ASD (Autism Spectrum Disorder) is manageable on its own and gets easier over time if you're high functioning. Essentially, "you get used to it," though there will always be some level of emotional, cognitive, or intimate disconnect between you, other people, and maybe even society. You will understand things that most people know intuitively like how to read other's feelings and communicate effectively through understanding it intellectually first BEFORE you can process it emotionally, which can make people on the spectrum seem weird and blunt, and rather "quirky." They tend not to associate with people and go through things solo. (Also worth noting that they're not necessary more intelligent than your average person, but tend to specialize their knowledge into specific areas, so High Functioning Autistic people usually have around or slightly higher IQs than the average, low functioning having lower, but not to such an extent of extremities.)
Anxiety is a bitch, but it's a bitch most people can understand and treat effectively. Everyone is gonna know when you have a panic attack or you start hyper-ventilating, or if you run off suddenly. Think of a constant feeling of a weight on your chest and a heavy head you get the picture. It's the stress that kills you faster, and your reaction to it is more or less a secondary response to that. Luckily, this is easier amended with meds than the disorder in the paragraph above, and has a variety of techniques that can be used to calm it. You can function in day-to-day society with it, and not be as severely impacted relative to other disorders.
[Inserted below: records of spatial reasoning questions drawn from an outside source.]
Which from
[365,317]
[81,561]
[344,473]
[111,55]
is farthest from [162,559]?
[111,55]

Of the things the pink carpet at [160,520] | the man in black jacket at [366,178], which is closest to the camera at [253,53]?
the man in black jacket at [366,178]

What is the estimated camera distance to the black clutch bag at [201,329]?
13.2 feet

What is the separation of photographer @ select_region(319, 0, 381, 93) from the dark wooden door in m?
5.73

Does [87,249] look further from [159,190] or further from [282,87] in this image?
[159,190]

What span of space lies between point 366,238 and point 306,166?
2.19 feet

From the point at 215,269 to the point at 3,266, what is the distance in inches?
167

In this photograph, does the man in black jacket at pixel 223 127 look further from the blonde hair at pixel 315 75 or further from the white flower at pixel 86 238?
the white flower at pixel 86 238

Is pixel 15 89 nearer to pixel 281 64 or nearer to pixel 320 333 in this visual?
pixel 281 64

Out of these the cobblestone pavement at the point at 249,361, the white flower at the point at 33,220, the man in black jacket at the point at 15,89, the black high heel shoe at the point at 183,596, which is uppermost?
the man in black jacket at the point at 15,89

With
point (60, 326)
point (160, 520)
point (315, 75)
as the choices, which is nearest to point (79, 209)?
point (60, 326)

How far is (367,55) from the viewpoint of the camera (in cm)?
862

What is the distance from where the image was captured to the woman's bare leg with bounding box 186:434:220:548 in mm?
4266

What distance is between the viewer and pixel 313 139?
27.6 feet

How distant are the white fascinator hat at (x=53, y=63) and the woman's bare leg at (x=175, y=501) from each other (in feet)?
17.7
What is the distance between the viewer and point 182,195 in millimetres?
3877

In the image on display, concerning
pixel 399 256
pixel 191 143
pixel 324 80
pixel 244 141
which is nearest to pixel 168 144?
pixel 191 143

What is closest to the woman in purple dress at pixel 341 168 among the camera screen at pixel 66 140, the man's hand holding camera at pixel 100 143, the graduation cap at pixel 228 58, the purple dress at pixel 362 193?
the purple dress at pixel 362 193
Still, it can be the shit sprinkles on a pile of crap sometimes if you're really stressed out about a big project or managing a lot of different things.
Major Depressive Disorder is the to live with for prolonged periods of time. It's just a sheer lack of energy, the inability to get out of bed in the mourning. You don't want to eat because it means you'll have to get up, prepare the food, cook the food, chew the food, and swallow the food. Or you don't have the ability to leave because it feels like there's this constant hollow feeling in your body of emptiness mixed with an unbearable guilt. You know it's absurd or irrational and that you need to pull yourself out of it, but that mindset doesn't make you feel better and just makes the depression worse, which makes you feel guilty which continues the cycle. You're both frustrated at yourself and yet don't have the energy to act on it because of the constant empty sadness in your heart. The rumination especially will kill you. The long periods of nothing, staring out windows and thinking or laying in bed, unable to sleep and just thinking of all the little things you messed up, or existentialist and philosophical nightmares of what life is, what's its meaning, and what the point in anything is anymore. It's like you want to disappear. The worst part is that people are less empathetic to this than the previous two if they haven't experienced it. They'll tell you that you should just be happy, or that you should pull yourself out of it, or that you're being emo, and no amount of explaining seems to justify it without having actually experienced the guilt ridden trip of the disease in which most of your time is spent thinking or in your own little world without others. Definitely, depression is a form of hell in and of itself.
I technically have a few other lesser mental health issues, but these are the big personality disorders I have. I'm sure you get the picture. And they also influence one another. Have fun dealing with that bullshit.